As Republicans have voiced reservations about Tillerson’s relationship with Russian President Vladimir Putin, Cheney — himself a former oil executive, a longtime Tillerson friend, and perhaps the country’s most famous foreign policy hawk — is serving as a bridge between the Trump team and skeptical Republican senators.
It’s a scenario no one could have possibly foreseen: that one of the key architects of the Iraq War, which Trump slammed on the campaign trail, is now being enlisted as an emissary for a man Trump wants to help steer his ship of state.
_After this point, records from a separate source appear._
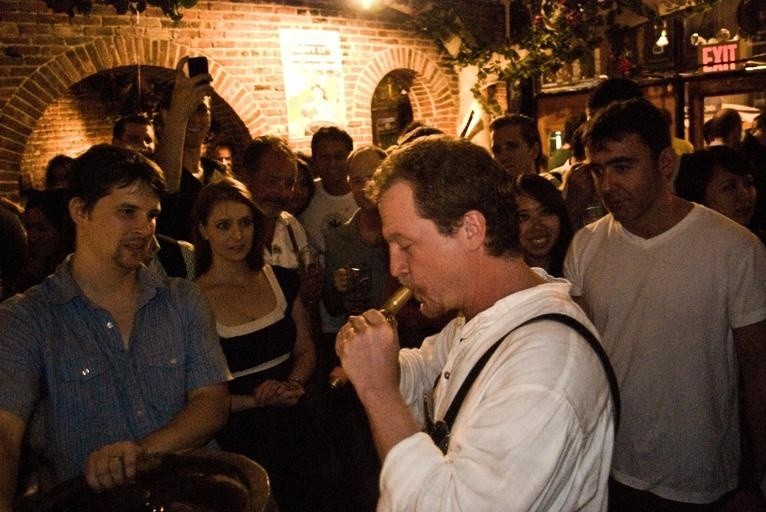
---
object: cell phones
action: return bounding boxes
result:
[187,56,210,86]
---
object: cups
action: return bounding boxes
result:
[348,265,372,306]
[296,247,319,275]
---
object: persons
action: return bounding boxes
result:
[0,52,766,511]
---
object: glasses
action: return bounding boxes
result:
[196,104,212,114]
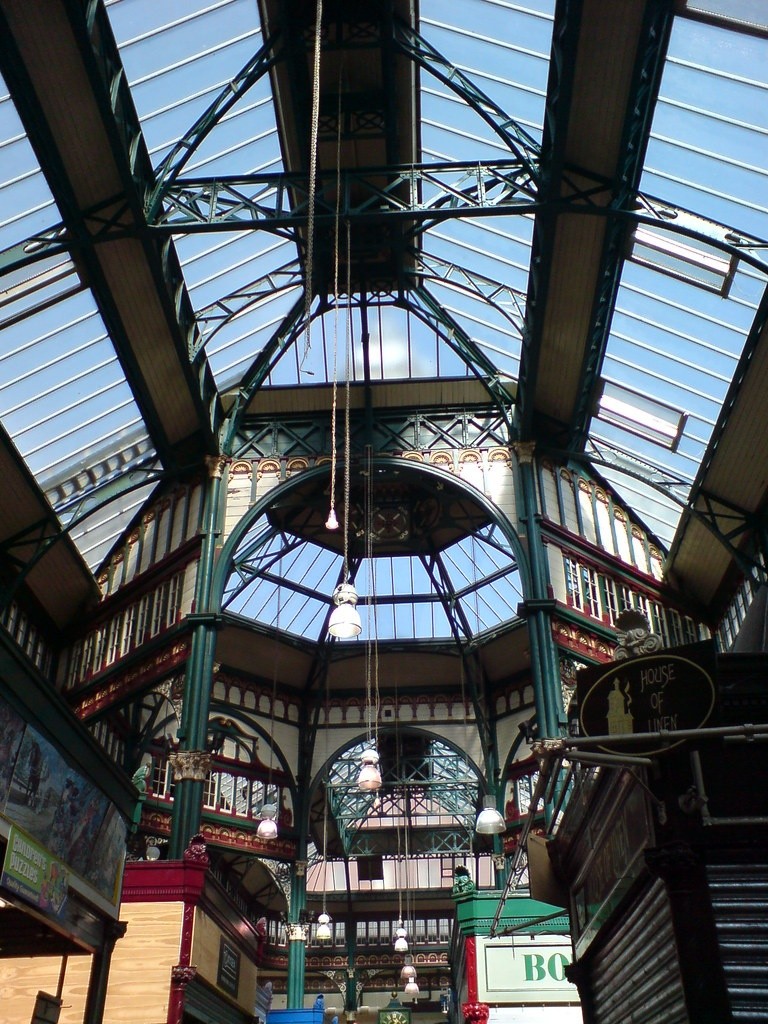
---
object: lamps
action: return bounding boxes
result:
[469,515,508,837]
[257,505,279,840]
[400,759,419,980]
[392,674,410,953]
[328,222,364,636]
[356,446,383,796]
[405,858,419,995]
[315,666,333,940]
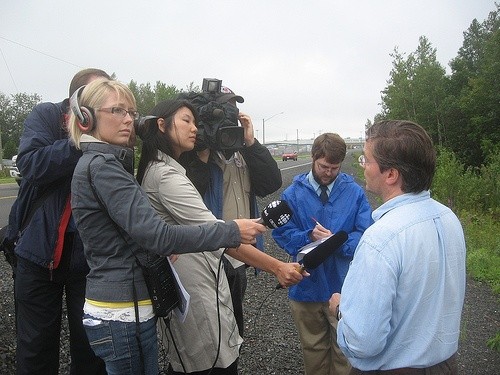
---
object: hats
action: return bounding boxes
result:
[214,86,244,103]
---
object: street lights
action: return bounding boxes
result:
[262,111,284,145]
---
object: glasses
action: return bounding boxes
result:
[358,154,376,168]
[99,106,140,120]
[316,161,341,172]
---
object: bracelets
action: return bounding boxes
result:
[336,304,341,321]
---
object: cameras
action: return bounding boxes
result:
[134,116,161,143]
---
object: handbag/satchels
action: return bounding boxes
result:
[0,224,19,267]
[143,256,180,317]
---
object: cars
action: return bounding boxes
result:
[282,148,298,161]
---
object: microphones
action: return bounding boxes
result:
[255,199,293,230]
[276,231,349,290]
[212,109,224,118]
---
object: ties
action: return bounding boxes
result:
[319,186,328,206]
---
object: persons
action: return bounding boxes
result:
[178,85,283,353]
[72,80,268,375]
[272,133,375,375]
[328,119,467,375]
[0,69,115,375]
[137,100,311,375]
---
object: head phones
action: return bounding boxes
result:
[69,85,140,133]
Rick Dearborn, executive director of the Trump transition and a Senate veteran who served as chief of staff to Alabama Sen. Jeff Sessions for more than a decade, is looking to leverage Cheney’s influence with key GOP senators, according to a transition aide.
Another transition aide said Cheney’s imprimatur may serve as “a good housekeeping seal of approval” with Republican skeptics. And indeed, Florida Sen. Marco Rubio received a call from the former vice president earlier this week. The goal: “To move Marco the right way,” according to a source familiar with the conversation. Rubio will cast a pivotal vote on the Senate Foreign Relations Committee, which must approve the nomination before it proceeds to the full Senate.
The former vice president is also in close contact with senior Trump aides. Cheney speaks frequently with the vice president-elect, Indiana Gov. Mike Pence, who himself serves as a liaison between the president-elect and Capitol Hill, and who has said he hopes to model his vice presidency on Cheney’s.
“Mike relishes the advice,” said a senior transition aide, who added that Cheney is “willing to do what he’s asked” and “wants to be helpful” to the incoming administration.” The aide denied, however, that Cheney’s conversations were part of a coordinated effort between Trump Tower and Capitol Hill to push for Tillerson’s confirmation.